● **Written exercise**:
Please count the lines in the records below that contain the word "storm", and give only the number.

* begin Data records *

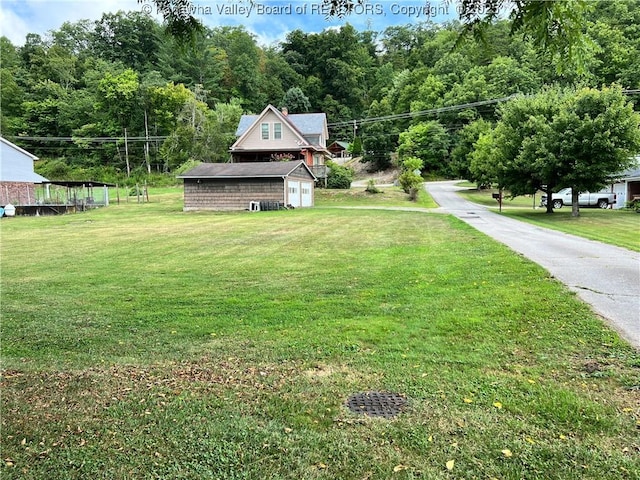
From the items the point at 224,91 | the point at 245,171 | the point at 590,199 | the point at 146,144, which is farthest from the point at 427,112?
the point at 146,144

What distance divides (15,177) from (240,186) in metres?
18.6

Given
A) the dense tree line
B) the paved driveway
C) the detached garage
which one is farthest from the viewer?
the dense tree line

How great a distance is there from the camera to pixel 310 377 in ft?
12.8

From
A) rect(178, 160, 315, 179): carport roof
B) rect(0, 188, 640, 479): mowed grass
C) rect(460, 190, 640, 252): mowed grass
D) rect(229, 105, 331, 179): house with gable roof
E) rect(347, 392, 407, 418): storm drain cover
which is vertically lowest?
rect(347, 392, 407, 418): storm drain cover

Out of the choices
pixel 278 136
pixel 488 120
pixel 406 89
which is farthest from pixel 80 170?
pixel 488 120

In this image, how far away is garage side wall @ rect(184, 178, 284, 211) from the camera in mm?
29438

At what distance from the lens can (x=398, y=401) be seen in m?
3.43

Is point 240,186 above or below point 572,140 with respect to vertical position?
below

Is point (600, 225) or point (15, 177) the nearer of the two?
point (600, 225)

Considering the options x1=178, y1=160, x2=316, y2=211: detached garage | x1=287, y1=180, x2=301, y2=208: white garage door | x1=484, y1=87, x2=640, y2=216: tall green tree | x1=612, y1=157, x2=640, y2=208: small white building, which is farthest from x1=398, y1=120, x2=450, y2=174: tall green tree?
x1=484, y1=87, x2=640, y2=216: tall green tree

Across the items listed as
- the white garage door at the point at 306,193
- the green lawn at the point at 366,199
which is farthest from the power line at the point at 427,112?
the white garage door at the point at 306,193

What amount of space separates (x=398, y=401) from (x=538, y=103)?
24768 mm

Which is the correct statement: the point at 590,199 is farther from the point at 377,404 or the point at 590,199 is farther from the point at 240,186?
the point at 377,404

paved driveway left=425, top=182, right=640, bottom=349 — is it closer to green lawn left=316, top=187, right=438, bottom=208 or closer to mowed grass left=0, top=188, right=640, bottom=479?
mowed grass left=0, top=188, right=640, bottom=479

* end Data records *
* begin Data records *

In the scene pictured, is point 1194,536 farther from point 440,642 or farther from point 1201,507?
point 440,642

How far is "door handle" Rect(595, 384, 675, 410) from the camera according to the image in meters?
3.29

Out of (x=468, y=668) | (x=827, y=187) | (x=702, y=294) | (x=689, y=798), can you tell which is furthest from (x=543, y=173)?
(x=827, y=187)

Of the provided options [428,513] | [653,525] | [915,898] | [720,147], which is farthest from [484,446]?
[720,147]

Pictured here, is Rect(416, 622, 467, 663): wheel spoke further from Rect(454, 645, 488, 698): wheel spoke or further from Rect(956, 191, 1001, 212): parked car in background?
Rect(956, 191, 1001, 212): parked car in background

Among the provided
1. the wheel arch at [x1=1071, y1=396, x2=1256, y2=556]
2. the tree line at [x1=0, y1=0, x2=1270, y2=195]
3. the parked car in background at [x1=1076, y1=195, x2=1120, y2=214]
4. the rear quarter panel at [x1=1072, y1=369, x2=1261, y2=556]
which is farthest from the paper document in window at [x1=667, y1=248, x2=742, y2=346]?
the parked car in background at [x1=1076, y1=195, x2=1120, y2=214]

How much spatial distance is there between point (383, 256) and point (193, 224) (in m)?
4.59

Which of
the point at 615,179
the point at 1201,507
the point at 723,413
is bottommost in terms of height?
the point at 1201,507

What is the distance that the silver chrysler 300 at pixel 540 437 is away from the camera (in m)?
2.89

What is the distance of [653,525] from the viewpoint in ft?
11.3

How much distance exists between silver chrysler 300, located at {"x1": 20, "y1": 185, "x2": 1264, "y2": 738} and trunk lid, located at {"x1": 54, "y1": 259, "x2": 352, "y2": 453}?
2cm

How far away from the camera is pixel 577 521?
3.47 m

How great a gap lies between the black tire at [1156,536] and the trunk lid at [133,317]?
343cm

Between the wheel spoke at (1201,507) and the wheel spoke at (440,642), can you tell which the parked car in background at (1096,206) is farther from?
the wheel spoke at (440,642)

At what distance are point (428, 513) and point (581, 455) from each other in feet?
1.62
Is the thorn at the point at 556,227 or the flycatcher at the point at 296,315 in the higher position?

* end Data records *

● **Problem solution**:
2